Problem: Please rewrite the part of the Mike Howe biography below that begins at the words "From 1988 until" and stops after "1997 EP Illusions.", putting "seldom" in place of "rarely".

Given text:
Mike Howe (August 21, 1965 – July 26, 2021) was an American heavy metal singer who performed with Metal Church, Heretic, and Snair.

Career
Howe began his career as the singer for a Detroit band called Hellion (later renamed Snair after moving to Los Angeles) before joining the band Heretic, who were formed in 1986. Heretic released its sole full-length album, Breaking Point in 1988 before Howe departed to join Metal Church and Heretic disbanded.

From 1988 until 1996 Howe sang in Metal Church, replacing David Wayne. After Howe joined Metal Church the subject matter deepened. The band's lyrics tackled political and social issues of the day with the releases of Blessing in Disguise and The Human Factor. Howe recorded three albums with Metal Church before the group split up in 1996.

Although he had rarely recorded or performed outside of Heretic and Metal Church, Howe provided guest vocals on Hall Aflame's 1991 album Guaranteed Forever and Megora's 1997 EP Illusions.

Data items:
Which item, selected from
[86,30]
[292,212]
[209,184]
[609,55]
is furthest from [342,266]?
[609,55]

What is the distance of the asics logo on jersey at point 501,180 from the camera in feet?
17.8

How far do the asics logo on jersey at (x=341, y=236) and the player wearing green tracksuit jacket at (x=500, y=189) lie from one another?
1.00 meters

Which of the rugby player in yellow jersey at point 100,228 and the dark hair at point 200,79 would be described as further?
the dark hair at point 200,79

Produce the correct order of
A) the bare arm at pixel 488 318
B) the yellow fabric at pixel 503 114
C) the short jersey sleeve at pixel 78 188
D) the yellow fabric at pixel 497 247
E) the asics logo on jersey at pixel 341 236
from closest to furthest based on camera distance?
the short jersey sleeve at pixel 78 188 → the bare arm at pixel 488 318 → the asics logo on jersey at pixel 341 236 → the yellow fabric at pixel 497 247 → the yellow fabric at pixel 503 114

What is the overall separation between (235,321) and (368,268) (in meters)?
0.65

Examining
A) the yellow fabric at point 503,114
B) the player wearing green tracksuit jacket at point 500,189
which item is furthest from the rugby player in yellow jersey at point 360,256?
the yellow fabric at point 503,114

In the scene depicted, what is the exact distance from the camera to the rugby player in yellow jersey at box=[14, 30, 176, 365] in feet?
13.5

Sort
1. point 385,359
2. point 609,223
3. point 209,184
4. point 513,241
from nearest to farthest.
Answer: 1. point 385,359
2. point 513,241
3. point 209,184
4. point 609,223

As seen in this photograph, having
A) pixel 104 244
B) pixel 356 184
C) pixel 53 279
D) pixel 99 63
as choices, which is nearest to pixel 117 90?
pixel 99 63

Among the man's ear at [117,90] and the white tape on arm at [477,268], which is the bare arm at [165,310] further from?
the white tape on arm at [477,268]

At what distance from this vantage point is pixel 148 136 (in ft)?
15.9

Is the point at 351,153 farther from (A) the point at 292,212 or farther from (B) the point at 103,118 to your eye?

Output of the exercise:
From 1988 until 1996 Howe sang in Metal Church, replacing David Wayne. After Howe joined Metal Church the subject matter deepened. The band's lyrics tackled political and social issues of the day with the releases of Blessing in Disguise and The Human Factor. Howe recorded three albums with Metal Church before the group split up in 1996.

Although he had seldom recorded or performed outside of Heretic and Metal Church, Howe provided guest vocals on Hall Aflame's 1991 album Guaranteed Forever and Megora's 1997 EP Illusions.